● **Article**
* START *
The greatest moral claim of the political left is that they are for the masses in general and the poor in particular. That is also their greatest fraud. It even fools many leftists themselves.

One of the most recent efforts of the left is the spread of laws and policies that forbid employers from asking job applicants whether they have been arrested or imprisoned. This is said to be to help ex-cons get a job after they have served their time, and ex-cons are often either poor or black, or both.

First of all, many of the left's policies to help blacks are disproportionately aimed at helping those blacks who have done the wrong thing  and whose victims are disproportionately those blacks who have been trying to do the right thing. In the case of this ban on asking job applicants whether they have criminal backgrounds, the only criterion seems to be whether it sounds good or makes the left feel good about themselves.

Hard evidence as to what actual consequences to expect beforehand, or hard evidence as to its actual consequences afterwards, seems to have had very little role in this political crusade.

An empirical study some years ago examined the hiring practices of companies that did a background check on all the employees they hired. It found that such companies hired more blacks than companies which did not follow that unusual practice.
* END *
● **Dataset extract**
* START *
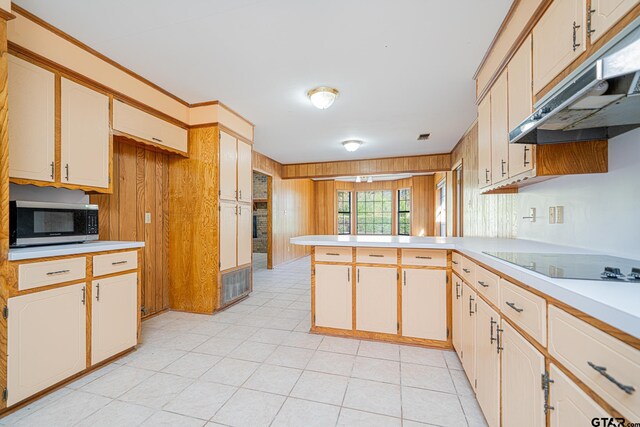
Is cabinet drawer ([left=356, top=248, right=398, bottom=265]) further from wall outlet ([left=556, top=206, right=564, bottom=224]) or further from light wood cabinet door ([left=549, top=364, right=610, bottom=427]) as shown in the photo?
* END *
● **Tasks to perform**
**a.** Translate this sentence from the essay on hiring ex-cons into Spanish: "It found that such companies hired more blacks than companies which did not follow that unusual practice."
**b.** In the essay on hiring ex-cons, what did the empirical study find about companies that did a background check on everyone they hired?
**c.** Resume the essay on hiring ex-cons right after its last sentence.

● **Results for the exercise**
**a.** Descubrió que esas empresas contrataban a más personas negras que las empresas que no seguían esa práctica poco común.

**b.** It found that such companies hired more blacks than companies that did not follow that practice.

**c.**
Why? This goes back to decision-making by human beings in general, with many kinds of decisions in general. Since we seldom have all the facts, we are often forced to rely on generalizing when making our decisions.

Many employers, aware of higher rates of imprisonment among blacks, are less likely to hire blacks whose individual backgrounds are unknown to them. But those particular employers who investigate everyone's background before hiring them do not have to rely on such generalizations.

The fact that these latter kinds of employers hired more blacks suggests that racial animosity is not the key factor, since blacks are still blacks, whether they have a criminal past or not. But the political left is so heavily invested in blaming racism that mere facts are unlikely to change their minds.

Just as those on the left were not moved by hard evidence before they promoted laws and policies that forbad employers to ask about job applicants' criminal records, so they have remained unmoved by more recent studies showing that the hiring of blacks has been reduced in the wake of such laws and policies.

Moreover, the left is so invested in the idea that they are helping the disadvantaged that they seldom bother to check the actual consequences of what they are doing, whether that is something as specific as banning questions about criminal behavior or something as general as promoting the welfare state.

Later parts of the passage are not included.